Hij schenkt nog maar eens een koffie in. For-y-ar. Zo heten de verzamelde eilanden waar zijn eiland Kalsoy deel van uitmaakt. Natuurlijk zijn er grappen oever die diverse eilanden. Over Svinoy bijvoorbeeld; het kleine eilandje rechts in de archipel daar zijn ze – dat weet iedereen – arm maar slim.
Ambulance uit Torshavn
“Dat klinkt niet erg slim”, zeg ik, “zeker als je hoort dat de mensen van Fugloy, het eiland er net boven, rijk en stom zijn”. Jóhannus lacht.
Als er een ongeluk gebeurt, komt de ambulance uit de hoofdstad Torshavn via de ferry. Een rit inclusief de ferry van anderhalf uur. Bij ernstige zaken bel je de helicopter. “Het komt niet veel voor. De mensen in de gemeenschappen kunnen veel zelf. We zijn op elkaar aangewezen.”
Politie uit Streymoy
Hij kan zich in al die jaren slechts één bezoek van de politie herinneren. Die van het hoofdeiland Streymoy naar Trøllanes moest komen. Ten tijde van het ongeluk met de sneeuwschuiver.

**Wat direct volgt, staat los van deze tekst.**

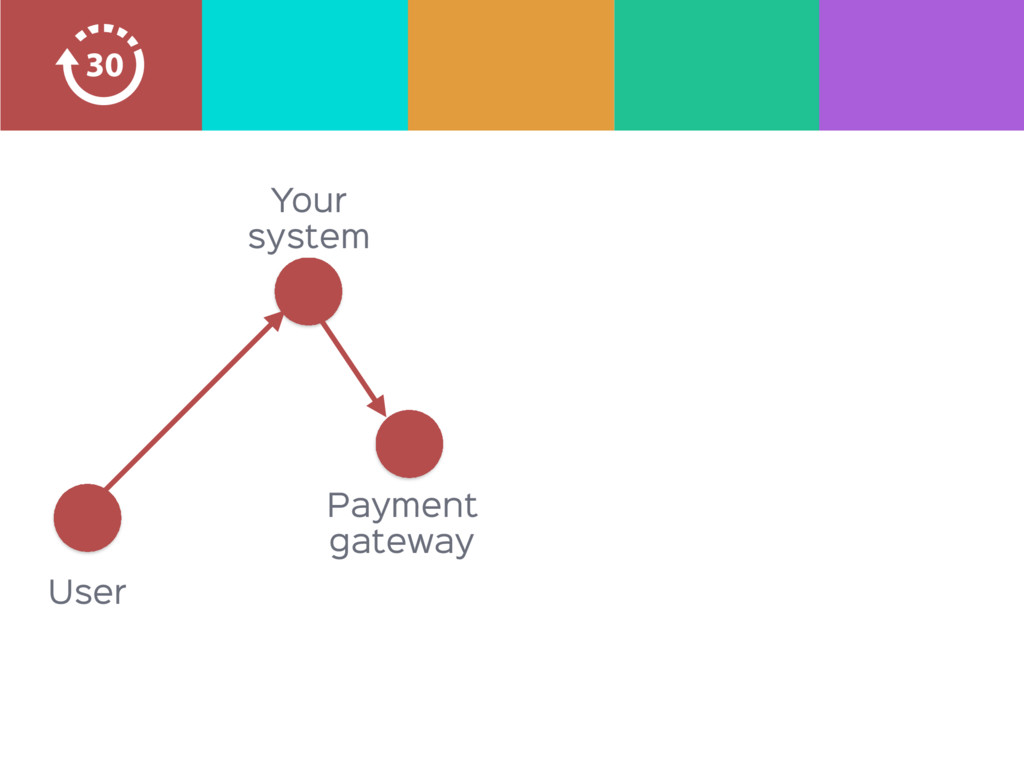 Your system User Payment  gateway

Het was een jaar dat de sneeuw was blijven liggen, vrij ongebruikelijk en dus was er een sneeuwschuiver gebeld. Die was met de ferry gekomen en daarna nooit meer gezien. De politie werd gebeld. Die vond de sneeuwschuiver in een uitsparing in de tunnel met de chauffeur diep in een roes.
De winkel in Klaksvik
“Kom we gaan naar buiten.” Hij schuift een sjekkie van het Hollandse merk Niemeyer Jacobs tussen zijn lippen. Alles wat hij nodig heeft, bestelt hij in de winkel in Klaksvik. Het assortiment pizza’s kent hij uit zijn hoofd. De supermarkt zorgt ervoor dat het met de eerstkomende ferry meegaat.
Als hij zou willen, kan hij zijn hele interieur samenstellen uit winkels op de Faeröereilanden zonder zijn huis te verlaten. Twee keer per week komt de vrachtwagen naar het dorp Trøllanes. Vol diervoeder, eten en wat de dorpelingen verder nog besteld hebben. De service is gratis. Het is een manier om de mensen op de eilanden te houden.
“Nog even en we zijn onafhankelijk van Denemarken. We wilden het wel, maar we hadden ook het geld nodig dat het land in ons steekt. Dat wordt steeds minder. Het toerisme komt op gang. Trouwens, Deens is een lelijke taal”, zegt hij wrokkig op de toon van de onderdrukte die tegen de machthebber ageert.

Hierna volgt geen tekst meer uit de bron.